Тысячи взглядов направлены на меня – такую маленькую и расстроенную. Вдруг среди публики кто-то начинает насвистывать незамысловатую мелодию Руты. Сигнал окончания рабочего дня в садах. На арене это был наш сигнал, означающий: «Я в безопасности». На последней, четвертой ноте я различаю того, кто свистел. Покрытый морщинами старый мужчина в выцветшей красной рубашке и комбинезоне. Наши взгляды встречаются.
То, что происходит дальше, нельзя списать на случайность. Огромная, заполнившая площадь толпа не может так слаженно действовать, если только заранее не подготовится. Все зрители до единого прижимают три пальца левой руки к губам и протягивают ко мне. Знак прощания в Двенадцатом дистрикте; жест, которым я проводила Руту с арены.
Раньше такой поворот событий мог бы растрогать меня до слез – если бы не визит президента. В ушах раздается голос, велевший утихомирить публику, и меня охватывает ужас. Как отнесется Сноу к этому единодушному приветствию девушке, бросившей вызов Капитолию?

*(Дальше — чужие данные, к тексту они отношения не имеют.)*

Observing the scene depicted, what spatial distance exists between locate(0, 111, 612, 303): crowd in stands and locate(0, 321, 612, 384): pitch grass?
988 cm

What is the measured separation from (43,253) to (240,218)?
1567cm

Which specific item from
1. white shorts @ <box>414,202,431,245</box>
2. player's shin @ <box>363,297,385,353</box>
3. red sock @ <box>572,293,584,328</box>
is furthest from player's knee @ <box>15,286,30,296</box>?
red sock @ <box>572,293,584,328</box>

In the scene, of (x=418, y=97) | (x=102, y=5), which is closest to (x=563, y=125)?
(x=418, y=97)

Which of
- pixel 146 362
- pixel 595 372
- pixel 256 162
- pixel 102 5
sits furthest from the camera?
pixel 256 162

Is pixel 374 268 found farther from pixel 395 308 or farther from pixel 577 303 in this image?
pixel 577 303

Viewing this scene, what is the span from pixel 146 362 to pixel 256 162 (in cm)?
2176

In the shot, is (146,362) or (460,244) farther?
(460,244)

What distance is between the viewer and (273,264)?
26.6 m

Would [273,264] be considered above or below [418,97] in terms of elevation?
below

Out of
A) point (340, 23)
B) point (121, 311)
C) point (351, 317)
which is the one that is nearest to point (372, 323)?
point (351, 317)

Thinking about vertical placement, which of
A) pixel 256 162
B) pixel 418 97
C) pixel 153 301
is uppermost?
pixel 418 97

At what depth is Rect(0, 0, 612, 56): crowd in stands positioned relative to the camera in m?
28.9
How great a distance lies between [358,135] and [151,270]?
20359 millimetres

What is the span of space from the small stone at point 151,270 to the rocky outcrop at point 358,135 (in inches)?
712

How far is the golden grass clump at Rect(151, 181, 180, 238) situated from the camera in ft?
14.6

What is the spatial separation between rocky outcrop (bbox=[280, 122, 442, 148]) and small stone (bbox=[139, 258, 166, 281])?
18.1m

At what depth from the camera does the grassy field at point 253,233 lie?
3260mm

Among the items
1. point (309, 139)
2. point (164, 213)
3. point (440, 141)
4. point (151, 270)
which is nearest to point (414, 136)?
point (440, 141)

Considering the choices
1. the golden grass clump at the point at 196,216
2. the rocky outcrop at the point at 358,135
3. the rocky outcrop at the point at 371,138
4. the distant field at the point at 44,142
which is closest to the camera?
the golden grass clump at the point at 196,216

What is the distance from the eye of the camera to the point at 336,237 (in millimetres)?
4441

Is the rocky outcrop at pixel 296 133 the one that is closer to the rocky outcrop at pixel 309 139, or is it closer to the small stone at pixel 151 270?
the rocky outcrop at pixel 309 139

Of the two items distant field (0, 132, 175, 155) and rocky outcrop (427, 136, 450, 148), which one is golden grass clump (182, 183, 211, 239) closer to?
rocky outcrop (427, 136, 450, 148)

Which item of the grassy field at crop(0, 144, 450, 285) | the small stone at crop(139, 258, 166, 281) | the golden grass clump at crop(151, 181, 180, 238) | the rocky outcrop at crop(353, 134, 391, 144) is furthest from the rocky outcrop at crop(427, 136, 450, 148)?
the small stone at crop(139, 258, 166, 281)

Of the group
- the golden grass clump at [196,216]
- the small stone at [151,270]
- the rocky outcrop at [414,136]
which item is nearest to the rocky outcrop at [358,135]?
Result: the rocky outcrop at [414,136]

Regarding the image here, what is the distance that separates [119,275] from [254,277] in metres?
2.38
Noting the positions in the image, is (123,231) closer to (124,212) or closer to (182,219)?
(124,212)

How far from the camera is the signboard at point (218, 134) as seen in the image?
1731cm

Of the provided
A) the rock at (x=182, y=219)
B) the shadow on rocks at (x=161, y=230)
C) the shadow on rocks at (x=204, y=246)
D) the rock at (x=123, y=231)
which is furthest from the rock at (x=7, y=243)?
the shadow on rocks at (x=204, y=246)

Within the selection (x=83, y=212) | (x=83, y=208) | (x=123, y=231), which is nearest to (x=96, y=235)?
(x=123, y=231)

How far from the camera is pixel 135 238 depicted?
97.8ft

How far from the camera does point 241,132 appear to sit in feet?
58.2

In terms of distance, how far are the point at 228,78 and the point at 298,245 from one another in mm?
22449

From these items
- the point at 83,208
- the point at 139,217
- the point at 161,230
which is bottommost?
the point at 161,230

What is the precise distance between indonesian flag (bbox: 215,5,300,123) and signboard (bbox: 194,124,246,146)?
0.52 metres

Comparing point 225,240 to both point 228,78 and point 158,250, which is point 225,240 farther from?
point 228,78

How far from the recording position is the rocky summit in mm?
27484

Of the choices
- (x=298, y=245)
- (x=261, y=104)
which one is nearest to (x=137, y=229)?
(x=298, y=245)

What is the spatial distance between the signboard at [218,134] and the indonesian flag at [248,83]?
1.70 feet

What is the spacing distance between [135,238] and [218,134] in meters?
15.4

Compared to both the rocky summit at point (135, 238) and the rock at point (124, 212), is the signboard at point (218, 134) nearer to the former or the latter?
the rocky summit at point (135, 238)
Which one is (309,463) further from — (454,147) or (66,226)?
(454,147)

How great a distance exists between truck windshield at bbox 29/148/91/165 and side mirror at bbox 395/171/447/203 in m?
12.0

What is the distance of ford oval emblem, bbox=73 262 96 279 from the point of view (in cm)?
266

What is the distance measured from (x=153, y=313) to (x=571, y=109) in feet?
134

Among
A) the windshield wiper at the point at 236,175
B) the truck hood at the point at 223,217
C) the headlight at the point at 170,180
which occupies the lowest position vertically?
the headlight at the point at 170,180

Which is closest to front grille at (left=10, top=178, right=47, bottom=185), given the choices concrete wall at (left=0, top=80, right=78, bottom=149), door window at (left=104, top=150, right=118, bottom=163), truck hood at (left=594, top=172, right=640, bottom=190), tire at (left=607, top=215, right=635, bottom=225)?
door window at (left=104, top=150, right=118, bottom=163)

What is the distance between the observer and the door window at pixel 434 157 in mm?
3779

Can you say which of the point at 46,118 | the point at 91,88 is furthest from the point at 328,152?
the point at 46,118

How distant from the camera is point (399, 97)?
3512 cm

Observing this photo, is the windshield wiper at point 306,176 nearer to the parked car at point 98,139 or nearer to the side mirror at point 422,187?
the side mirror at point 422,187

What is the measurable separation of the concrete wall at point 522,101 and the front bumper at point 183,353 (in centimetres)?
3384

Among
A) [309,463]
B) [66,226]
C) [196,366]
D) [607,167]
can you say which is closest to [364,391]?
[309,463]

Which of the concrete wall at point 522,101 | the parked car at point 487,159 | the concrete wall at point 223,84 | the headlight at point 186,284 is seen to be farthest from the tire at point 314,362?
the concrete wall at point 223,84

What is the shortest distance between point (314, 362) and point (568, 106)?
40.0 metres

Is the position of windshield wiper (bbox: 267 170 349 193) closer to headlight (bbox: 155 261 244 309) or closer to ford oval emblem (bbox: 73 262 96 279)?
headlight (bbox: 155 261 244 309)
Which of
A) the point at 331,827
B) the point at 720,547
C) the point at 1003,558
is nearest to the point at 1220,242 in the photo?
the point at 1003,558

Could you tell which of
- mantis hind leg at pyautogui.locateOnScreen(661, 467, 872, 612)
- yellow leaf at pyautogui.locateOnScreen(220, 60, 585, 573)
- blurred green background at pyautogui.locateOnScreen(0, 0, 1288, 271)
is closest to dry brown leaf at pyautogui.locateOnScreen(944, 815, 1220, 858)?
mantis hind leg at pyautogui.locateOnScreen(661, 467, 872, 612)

Что же я натворила! И ведь не нарочно, как-то само собой получилось. Я просто хотела сказать спасибо, а в итоге пробудила к жизни нечто опасное. Призвала жителей Одиннадцатого дистрикта к публичному акту инакомыслия. Которое всячески должна была подавлять!
Судорожно соображаю, как бы уладить произошедшее, что бы такого сказать, но тут раздается легкий щелчок; микрофон отключен. Мэр продолжает речь. А мы принимаем прощальные аплодисменты, и Пит уводит меня к дверям, не подозревая, что все пошло неправильно.
Почувствовав себя как-то странно, я замираю на полпути. Перед глазами пляшут яркие пятна света.
– Что с тобой? – спрашивает Пит.
– Ничего. – Тут я замечаю его букет и слабым голосом лепечу: – Цветы забыла.
– Сейчас принесу.
– Я сама.
Мы уже скрылись бы под безопасной сенью Дома правосудия, если бы я не остановилась, если бы не вздумала пойти за букетом. Из глубокой тени веранды мы видим все своими глазами.
Двое миротворцев нашли старика, засвистевшего песенку Руты, и оттащили его на вершину лестницы. Поставили перед публикой на колени. И прострелили голову.
5
Старик едва успел повалиться, как перед нами возникает стена из белых мундиров. Миротворцы, некоторые с автоматами наперевес, подталкивают нас обратно к дверям.
– Идем-идем! – восклицает Пит, прижимая меня к себе и увлекая под сень Дома правосудия. – Все хорошо, да? Китнисс, вперед.
Как только двери громко захлопываются за нашими спинами, слышится грохот солдатских сапог. Миротворцы спешат вернуться к зрителям.
Хеймитч, Эффи и Порция с Цинной ожидают нас под экраном, наполненным помехами. Лица у них тревожные, напряженные.
– Что случилось? – кидается навстречу Эффи. – После прелестной речи Китнисс у нас почему-то пропала связь, а потом Хеймитчу померещился выстрел. Я ему говорю: чепуха, но сама думаю: кто знает? Психов на свете полно.